- Microchimerism
-
Microchimerism is the presence of a small number of cells that originate from another individual and are therefore genetically distinct from the cells of the host individual. This phenomenon may be related to certain types of autoimmune diseases; however, the mechanisms responsible for this relationship are unclear.
Contents
Types of microchimerism
Human
In humans (and perhaps in all Placentals) the most common form is fetomaternal microchimerism (also known as fetal cell microchimerism or fetal chimerism) whereby cells from a fetus pass through the placenta and establish cell lineages within the mother.

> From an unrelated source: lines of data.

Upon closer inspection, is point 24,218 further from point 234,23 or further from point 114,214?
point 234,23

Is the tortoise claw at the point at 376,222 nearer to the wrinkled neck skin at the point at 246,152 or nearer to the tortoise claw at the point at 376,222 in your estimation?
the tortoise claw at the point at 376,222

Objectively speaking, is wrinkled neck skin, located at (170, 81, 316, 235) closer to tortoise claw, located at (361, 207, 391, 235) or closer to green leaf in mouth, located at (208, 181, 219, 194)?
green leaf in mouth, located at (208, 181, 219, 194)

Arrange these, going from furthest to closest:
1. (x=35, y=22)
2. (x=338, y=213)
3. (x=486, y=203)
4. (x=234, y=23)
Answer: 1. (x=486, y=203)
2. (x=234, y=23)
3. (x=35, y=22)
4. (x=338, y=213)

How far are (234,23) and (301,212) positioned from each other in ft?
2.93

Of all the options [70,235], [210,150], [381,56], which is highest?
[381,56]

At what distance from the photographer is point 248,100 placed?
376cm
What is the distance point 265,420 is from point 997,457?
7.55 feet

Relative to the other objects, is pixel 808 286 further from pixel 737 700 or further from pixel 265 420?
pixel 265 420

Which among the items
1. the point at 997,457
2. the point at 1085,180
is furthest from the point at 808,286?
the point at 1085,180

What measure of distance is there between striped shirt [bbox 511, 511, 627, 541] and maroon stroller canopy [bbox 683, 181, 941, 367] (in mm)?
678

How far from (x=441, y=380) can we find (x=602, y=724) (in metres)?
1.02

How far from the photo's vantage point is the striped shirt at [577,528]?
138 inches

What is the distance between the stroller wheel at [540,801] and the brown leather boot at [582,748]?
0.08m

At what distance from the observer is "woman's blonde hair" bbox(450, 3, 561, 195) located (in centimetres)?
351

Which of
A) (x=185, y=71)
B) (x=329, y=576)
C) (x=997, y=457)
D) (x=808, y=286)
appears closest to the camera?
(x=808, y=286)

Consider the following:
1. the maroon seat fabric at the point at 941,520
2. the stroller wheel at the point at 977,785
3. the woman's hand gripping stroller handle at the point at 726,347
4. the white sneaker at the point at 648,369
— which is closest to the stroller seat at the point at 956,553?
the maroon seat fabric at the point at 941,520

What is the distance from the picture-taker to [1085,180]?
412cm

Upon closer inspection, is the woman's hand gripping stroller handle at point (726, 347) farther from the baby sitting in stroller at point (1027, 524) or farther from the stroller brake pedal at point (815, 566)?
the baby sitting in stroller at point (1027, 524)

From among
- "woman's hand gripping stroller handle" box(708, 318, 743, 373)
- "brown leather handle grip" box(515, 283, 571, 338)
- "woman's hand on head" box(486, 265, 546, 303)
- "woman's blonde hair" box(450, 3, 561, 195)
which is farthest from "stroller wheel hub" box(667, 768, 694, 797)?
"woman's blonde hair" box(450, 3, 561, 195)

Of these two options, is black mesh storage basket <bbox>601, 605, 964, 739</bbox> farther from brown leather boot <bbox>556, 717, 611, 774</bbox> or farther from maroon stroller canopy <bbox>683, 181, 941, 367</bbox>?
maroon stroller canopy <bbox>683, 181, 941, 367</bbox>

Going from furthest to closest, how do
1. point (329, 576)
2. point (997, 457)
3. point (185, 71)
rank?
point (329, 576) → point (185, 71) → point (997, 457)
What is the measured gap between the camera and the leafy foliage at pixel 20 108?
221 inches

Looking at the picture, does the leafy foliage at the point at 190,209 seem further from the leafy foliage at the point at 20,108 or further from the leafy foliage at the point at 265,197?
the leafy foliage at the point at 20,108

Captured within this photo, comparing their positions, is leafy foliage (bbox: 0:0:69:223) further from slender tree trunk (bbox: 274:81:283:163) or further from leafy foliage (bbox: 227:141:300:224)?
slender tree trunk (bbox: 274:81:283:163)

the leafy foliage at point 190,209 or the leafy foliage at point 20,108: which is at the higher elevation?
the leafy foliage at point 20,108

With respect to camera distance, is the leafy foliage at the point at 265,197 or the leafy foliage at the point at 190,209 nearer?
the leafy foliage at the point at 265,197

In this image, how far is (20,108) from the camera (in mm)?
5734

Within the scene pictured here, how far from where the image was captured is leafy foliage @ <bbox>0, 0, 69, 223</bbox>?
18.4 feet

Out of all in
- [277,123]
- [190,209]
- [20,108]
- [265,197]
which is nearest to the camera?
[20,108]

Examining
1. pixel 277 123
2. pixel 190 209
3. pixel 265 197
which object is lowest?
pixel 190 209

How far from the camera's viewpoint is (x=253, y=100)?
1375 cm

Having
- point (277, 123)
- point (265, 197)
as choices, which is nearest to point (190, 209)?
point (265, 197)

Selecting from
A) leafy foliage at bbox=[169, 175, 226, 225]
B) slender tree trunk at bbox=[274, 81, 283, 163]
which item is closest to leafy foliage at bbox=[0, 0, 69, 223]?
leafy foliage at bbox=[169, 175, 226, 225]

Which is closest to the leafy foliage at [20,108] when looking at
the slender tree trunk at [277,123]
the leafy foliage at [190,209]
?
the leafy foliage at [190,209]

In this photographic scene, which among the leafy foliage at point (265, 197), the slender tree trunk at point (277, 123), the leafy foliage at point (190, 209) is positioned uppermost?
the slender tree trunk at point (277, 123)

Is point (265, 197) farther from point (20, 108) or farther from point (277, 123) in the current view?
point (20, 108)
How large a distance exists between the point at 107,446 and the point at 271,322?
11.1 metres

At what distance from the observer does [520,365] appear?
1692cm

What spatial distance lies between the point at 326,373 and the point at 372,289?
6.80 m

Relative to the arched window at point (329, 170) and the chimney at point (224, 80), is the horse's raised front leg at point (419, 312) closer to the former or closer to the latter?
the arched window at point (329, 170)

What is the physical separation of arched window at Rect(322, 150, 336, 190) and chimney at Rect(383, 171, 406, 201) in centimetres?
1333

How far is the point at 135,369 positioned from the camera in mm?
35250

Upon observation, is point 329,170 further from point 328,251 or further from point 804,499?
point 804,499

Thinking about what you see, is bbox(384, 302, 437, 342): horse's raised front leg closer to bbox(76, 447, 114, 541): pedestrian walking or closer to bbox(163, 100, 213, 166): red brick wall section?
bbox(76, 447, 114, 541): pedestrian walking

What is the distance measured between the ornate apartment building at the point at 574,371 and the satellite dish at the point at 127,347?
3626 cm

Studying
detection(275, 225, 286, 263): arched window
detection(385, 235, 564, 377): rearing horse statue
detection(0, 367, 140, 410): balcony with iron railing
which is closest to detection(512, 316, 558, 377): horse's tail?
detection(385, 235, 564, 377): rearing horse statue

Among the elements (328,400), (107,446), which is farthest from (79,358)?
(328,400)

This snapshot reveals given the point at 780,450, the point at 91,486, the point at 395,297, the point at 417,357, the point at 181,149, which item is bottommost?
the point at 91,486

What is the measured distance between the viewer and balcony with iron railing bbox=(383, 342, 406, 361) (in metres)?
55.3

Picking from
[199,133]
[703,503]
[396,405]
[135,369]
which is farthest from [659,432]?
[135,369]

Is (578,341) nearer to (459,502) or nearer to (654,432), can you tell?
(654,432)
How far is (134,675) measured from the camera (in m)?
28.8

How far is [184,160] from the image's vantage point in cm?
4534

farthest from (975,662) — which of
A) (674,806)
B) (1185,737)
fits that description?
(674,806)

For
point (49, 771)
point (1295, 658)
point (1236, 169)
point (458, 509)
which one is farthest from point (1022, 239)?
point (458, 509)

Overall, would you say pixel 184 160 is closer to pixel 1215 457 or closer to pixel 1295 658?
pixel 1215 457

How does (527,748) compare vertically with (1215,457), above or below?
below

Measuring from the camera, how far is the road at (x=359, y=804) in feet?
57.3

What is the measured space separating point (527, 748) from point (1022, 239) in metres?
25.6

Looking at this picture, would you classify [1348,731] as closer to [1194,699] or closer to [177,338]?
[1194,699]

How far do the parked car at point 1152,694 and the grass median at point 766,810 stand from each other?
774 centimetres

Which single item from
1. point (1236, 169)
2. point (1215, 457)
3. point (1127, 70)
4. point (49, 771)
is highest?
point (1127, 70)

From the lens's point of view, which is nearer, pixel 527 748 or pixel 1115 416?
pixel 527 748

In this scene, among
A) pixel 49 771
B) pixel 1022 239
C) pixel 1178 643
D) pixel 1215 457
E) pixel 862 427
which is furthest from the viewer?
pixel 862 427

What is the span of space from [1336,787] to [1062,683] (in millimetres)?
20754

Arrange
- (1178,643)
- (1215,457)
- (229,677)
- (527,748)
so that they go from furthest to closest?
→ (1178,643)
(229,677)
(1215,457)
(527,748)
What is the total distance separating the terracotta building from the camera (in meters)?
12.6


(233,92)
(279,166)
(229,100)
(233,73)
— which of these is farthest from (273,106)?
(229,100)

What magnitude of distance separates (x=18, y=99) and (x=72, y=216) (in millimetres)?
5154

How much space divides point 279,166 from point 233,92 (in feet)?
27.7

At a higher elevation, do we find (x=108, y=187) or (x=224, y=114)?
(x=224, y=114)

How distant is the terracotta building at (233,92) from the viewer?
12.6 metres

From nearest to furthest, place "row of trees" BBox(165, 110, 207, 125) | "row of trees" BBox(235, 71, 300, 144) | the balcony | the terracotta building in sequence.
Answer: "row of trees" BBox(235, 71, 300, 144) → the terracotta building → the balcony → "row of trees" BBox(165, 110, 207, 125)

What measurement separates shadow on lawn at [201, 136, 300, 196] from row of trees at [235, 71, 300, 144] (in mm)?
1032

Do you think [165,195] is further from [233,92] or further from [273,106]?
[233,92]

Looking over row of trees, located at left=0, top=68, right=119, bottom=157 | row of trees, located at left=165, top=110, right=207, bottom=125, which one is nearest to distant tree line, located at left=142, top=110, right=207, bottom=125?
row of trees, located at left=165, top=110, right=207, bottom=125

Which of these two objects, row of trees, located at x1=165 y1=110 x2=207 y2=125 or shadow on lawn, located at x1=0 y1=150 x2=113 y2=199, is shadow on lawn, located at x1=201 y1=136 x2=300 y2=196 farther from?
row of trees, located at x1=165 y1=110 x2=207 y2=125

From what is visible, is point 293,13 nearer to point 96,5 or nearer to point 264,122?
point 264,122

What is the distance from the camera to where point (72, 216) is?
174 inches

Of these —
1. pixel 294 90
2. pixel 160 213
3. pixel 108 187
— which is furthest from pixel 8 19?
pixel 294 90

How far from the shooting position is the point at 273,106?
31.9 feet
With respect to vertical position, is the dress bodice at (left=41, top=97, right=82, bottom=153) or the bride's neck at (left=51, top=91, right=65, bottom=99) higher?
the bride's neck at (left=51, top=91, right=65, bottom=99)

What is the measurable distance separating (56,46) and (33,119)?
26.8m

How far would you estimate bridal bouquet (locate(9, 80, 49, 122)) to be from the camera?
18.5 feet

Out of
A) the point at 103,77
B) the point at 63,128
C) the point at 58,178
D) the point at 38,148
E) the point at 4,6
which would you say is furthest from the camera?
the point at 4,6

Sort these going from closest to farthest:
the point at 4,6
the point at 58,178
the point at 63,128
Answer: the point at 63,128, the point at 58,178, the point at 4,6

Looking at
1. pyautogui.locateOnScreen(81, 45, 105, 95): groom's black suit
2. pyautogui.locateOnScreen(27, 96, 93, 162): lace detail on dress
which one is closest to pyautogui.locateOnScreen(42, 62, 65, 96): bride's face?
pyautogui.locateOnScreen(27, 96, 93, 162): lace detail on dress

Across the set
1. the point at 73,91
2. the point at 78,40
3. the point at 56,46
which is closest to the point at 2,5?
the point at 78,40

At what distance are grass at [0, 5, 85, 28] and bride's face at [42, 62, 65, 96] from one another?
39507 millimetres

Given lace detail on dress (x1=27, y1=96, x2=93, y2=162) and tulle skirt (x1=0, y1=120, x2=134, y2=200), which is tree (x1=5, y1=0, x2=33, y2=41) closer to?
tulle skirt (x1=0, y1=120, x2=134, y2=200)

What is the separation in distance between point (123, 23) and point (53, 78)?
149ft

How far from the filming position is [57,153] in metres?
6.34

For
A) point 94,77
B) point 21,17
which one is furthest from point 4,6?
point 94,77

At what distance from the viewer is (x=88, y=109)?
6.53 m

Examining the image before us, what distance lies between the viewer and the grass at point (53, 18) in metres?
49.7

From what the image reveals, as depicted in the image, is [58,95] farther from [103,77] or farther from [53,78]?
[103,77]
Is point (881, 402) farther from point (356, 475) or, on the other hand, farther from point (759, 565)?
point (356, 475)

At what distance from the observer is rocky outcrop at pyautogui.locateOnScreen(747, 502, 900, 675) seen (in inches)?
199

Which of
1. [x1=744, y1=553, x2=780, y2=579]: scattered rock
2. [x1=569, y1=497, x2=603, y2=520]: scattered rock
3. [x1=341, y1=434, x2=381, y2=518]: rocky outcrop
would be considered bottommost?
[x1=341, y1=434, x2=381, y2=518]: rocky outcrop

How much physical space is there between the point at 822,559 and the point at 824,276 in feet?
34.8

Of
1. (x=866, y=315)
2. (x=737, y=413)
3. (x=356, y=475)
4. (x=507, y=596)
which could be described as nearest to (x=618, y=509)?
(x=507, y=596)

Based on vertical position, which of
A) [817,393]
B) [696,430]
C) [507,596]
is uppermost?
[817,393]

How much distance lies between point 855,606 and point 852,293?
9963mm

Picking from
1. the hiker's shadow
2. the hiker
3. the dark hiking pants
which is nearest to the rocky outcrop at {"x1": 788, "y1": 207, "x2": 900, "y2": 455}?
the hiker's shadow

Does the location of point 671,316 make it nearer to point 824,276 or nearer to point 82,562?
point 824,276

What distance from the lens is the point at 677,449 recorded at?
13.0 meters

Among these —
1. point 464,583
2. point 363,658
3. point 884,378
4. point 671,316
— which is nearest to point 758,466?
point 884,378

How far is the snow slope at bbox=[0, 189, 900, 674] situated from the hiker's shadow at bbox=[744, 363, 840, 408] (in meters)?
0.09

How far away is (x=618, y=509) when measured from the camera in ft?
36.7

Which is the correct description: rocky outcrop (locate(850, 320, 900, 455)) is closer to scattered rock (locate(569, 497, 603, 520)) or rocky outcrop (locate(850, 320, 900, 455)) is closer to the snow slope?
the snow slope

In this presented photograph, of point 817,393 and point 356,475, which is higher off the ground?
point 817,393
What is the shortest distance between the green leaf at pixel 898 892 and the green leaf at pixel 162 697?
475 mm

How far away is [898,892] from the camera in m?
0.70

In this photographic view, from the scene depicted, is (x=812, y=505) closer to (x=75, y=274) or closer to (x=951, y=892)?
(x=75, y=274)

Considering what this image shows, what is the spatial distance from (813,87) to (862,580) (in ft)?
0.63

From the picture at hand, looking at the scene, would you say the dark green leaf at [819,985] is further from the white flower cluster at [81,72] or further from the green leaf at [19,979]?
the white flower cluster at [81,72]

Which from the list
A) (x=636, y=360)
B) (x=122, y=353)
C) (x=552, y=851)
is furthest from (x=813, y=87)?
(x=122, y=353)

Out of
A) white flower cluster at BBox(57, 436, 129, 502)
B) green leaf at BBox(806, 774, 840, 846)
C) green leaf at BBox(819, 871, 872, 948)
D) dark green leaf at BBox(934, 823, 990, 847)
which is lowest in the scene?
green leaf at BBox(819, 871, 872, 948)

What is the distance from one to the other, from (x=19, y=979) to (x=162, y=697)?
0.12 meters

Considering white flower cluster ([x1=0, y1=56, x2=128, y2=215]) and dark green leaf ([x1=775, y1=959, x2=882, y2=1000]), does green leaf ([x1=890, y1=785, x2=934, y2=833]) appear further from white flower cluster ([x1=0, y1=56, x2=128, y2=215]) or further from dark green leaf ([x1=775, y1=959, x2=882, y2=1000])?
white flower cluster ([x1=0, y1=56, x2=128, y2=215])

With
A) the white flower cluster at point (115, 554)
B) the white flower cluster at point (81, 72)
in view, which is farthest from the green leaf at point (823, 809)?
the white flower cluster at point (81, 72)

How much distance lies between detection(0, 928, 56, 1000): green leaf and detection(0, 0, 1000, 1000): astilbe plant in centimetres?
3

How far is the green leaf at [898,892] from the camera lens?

Fetal cells have been documented to persist and multiply in the mother for several decades.[1][2] The exact phenotype of these cells is unknown, although several different cell types have been identified, such as various immune lineages, mesenchymal stem cells, and placental-derived cells. The potential health consequences of these cells are currently unknown. One hypothesis is that these fetal cells might trigger a graft-versus-host reaction leading to autoimmune disease. This offers a potential explanation for why many autoimmune diseases are more prevalent in middle-aged women.[3] The other main theory is that fetal cells home to injured or diseased maternal tissue where they act as stem cells and participate in repair.[4][5] It is also possible that the fetal cells are merely innocent bystanders and have no effect on maternal health.[6]
After giving birth, about 50-75 % of women carry fetal immune cell lines. Maternal immune cells are also found in the offspring yielding in maternal→fetal microchimerism, though this phenomenon is about half as frequent as the former .[7]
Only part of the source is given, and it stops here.